A wave of merger-related insider trading
If history is a useful guide, the industry might be in for a massive increase in insider trading--as if we didn't have enough such investigations underway already.
The thinking goes like this: We may be on the brink of a new wave of mergers (the Dell deal seems to have sparked a mini-revival) and that wave will likely bring with it a lot of new temptations that some people just can't quell.
The SEC has already noted some highly questionable options trades around the announcement by Berkshire Hathaway and private equity firm 3G Capital that they will buy Heinz for $23 billion. Via a Goldman Sachs account in Switzerland, someone bought up call options on Heinz that surged when the deal was made public. The account has been frozen, and the hunt for the actual humans behind the trade is on. That people traded ahead of a big deal announcement is hardly shocking.

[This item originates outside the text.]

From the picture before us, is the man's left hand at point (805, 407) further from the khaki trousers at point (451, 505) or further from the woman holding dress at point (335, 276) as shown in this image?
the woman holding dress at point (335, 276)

Mergers in fact have long been prime crime opportunities for people in the know--bankers, lawyers, accountants, IT guys and all their friends and families. Several studies of past merger booms have found unusual options and stock volume in the weeks before big merger announcements, and there is no reason to think that this will not happen again. The costs here are subtle.
But it's fair to say that in past merger boom periods, bidding companies have been forced to pay more than they would have if it hadn't been for insider traders. The SEC ought to be gearing up.